JERUSALEM, Oct 26 (Reuters) - Palestinian President Mahmoud Abbas met Israeli Prime Minister Ehud Olmert on Friday in a new effort to narrow differences ahead of a U.S.-hosted conference on Palestinian statehood due later this year.
For several hours before the talks in Jerusalem, Israeli forces were engaged in some of the fiercest clashes in weeks in the Gaza Strip, where Palestinian Islamists opposed to Abbas seized control in June, complicating his quest for statehood.
The lunchtime talks lasted about two hours. Also present were the lead negotiators from both sides -- Israeli Foreign Minister Tzipi Livni and Palestinian former prime minister Ahmed Qurie.

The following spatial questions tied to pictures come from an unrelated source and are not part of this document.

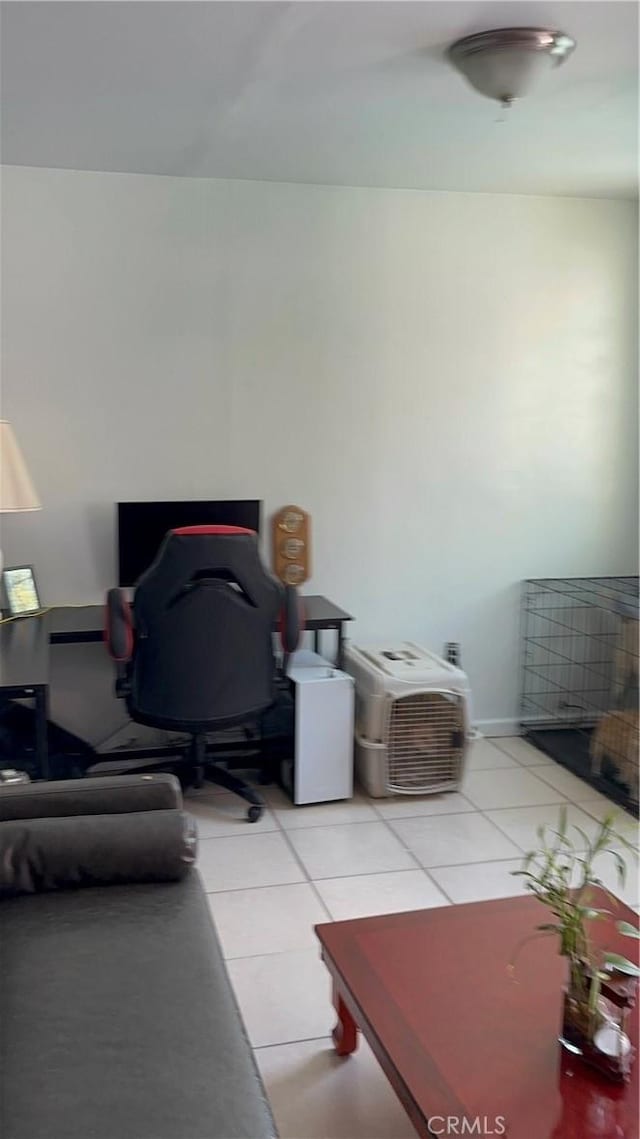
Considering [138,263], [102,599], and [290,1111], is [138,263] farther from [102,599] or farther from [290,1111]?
[290,1111]

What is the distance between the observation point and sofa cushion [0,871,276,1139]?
1.36 m

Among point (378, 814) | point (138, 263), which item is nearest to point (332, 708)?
point (378, 814)

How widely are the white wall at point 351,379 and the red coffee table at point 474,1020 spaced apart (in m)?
2.07

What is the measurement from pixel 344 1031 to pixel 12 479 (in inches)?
80.0

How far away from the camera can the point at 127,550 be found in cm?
360

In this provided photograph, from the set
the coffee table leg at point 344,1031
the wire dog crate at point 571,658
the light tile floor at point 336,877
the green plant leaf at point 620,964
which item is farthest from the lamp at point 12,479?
the green plant leaf at point 620,964

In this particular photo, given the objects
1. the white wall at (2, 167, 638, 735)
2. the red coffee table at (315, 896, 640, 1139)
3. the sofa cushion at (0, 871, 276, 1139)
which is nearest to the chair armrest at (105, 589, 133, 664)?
the white wall at (2, 167, 638, 735)

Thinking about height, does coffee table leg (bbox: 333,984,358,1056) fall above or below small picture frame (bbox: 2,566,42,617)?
below

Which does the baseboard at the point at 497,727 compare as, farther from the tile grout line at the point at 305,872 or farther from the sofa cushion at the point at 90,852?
the sofa cushion at the point at 90,852

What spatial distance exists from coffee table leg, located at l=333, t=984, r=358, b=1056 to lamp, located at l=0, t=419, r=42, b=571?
1914 millimetres

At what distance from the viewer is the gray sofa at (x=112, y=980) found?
1369mm

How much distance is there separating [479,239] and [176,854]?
9.50 feet

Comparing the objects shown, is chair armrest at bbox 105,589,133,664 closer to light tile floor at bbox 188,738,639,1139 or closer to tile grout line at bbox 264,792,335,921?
light tile floor at bbox 188,738,639,1139

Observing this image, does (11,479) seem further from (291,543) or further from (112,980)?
(112,980)
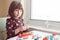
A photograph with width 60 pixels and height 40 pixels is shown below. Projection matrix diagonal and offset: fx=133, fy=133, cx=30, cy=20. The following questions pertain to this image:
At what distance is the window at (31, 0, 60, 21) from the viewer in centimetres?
128

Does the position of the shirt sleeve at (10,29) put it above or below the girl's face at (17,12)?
below

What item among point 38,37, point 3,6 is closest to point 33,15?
point 3,6

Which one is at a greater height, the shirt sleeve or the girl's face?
the girl's face

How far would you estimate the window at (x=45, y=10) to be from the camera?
4.21 ft

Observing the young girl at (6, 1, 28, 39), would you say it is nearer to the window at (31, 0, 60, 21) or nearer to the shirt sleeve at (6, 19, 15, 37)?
the shirt sleeve at (6, 19, 15, 37)

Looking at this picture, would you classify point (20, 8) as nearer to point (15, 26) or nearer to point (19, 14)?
point (19, 14)

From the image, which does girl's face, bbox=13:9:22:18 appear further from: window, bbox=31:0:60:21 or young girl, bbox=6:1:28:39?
window, bbox=31:0:60:21

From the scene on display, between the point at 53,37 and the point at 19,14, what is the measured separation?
17.3 inches

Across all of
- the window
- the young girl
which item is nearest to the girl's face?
the young girl

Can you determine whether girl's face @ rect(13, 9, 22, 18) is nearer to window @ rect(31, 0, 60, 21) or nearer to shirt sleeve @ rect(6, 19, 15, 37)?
shirt sleeve @ rect(6, 19, 15, 37)

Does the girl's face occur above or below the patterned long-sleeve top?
above

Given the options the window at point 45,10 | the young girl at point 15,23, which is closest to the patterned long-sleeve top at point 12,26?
the young girl at point 15,23

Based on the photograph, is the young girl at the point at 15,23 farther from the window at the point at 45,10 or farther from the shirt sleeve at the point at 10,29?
the window at the point at 45,10

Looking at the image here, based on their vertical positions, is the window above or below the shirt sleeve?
above
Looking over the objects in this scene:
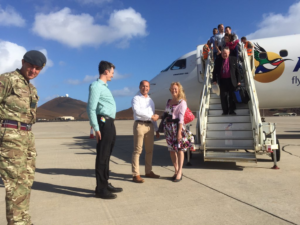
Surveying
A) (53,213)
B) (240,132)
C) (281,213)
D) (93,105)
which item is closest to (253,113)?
(240,132)

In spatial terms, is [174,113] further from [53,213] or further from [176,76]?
[176,76]

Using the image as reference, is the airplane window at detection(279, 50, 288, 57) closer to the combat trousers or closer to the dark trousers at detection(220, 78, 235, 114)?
the dark trousers at detection(220, 78, 235, 114)

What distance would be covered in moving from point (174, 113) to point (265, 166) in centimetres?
264

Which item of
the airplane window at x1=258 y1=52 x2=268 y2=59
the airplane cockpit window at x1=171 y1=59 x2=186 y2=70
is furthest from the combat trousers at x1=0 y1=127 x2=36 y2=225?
the airplane window at x1=258 y1=52 x2=268 y2=59

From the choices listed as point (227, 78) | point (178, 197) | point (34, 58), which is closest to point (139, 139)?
point (178, 197)

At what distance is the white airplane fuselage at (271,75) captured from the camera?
893 centimetres

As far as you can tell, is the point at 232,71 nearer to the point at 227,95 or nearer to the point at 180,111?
the point at 227,95

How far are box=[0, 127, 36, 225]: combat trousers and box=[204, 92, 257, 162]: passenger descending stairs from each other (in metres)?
3.67

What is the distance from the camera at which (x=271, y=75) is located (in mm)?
8953

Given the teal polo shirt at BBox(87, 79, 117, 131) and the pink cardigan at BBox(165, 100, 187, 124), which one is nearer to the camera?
the teal polo shirt at BBox(87, 79, 117, 131)

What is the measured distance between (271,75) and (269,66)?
348 millimetres

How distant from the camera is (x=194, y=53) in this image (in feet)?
32.2

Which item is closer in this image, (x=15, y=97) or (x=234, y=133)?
(x=15, y=97)

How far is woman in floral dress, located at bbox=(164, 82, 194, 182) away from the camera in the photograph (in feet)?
14.1
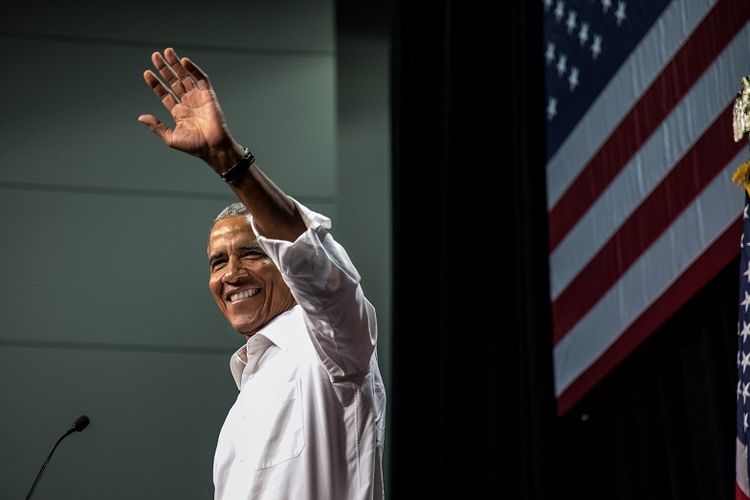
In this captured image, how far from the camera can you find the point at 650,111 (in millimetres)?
4047

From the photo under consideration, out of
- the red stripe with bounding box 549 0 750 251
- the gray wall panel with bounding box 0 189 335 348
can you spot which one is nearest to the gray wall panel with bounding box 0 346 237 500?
the gray wall panel with bounding box 0 189 335 348

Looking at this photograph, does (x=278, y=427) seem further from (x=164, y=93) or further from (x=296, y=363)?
(x=164, y=93)

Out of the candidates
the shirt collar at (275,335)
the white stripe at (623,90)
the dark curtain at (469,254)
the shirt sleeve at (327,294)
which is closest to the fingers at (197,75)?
the shirt sleeve at (327,294)

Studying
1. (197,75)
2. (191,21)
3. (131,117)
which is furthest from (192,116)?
(191,21)

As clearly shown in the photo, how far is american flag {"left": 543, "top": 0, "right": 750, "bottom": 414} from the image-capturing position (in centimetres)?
366

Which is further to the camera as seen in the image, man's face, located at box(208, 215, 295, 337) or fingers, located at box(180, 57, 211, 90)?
man's face, located at box(208, 215, 295, 337)

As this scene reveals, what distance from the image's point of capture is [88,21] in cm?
468

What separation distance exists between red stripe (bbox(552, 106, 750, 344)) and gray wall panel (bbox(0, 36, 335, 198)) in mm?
1021

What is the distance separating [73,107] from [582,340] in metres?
2.13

None commented immediately afterwards.
Before the meeting another senior aide to Abbas, Saeb Erekat, condemned a plan decided by Israel on Thursday to start cutting power supplies to Gaza in response to rockets fired by militants from the enclave into Israel.
Erekat, who also attended the talks in Jerusalem, called on the international community to "intervene immediately to protect the Palestinian people and compel Israel to comply with international humanitarian law".
Abbas and Olmert were meeting over lunch to seek common ground before a U.S.-hosted conference in Annapolis aimed at agreeing on steps to establishing a Palestinian state.
While profoundly hostile to Hamas, Abbas's secular Fatah faction and the Palestinian Authority it controls in the West Bank have spoken out against Israeli action in Gaza, where troops killed six militants in raids on Friday.
Erekat, a senior negotiator with the Israelis, said the Israeli government's decision to start reducing power supplies to Gaza's 1.5 million people in response to militant rocket attacks was a "provocation" that would "double the suffering" of those living in the coastal enclave.
It was not immediately clear when the cuts will begin.
Speaking separately, Erekat said Abbas and Olmert would review the progress of negotiations at their meeting: "They will ... give their instructions on how to proceed to reach a joint document in preparation for the Annapolis meeting.
"We are seriously discussing all the core issues."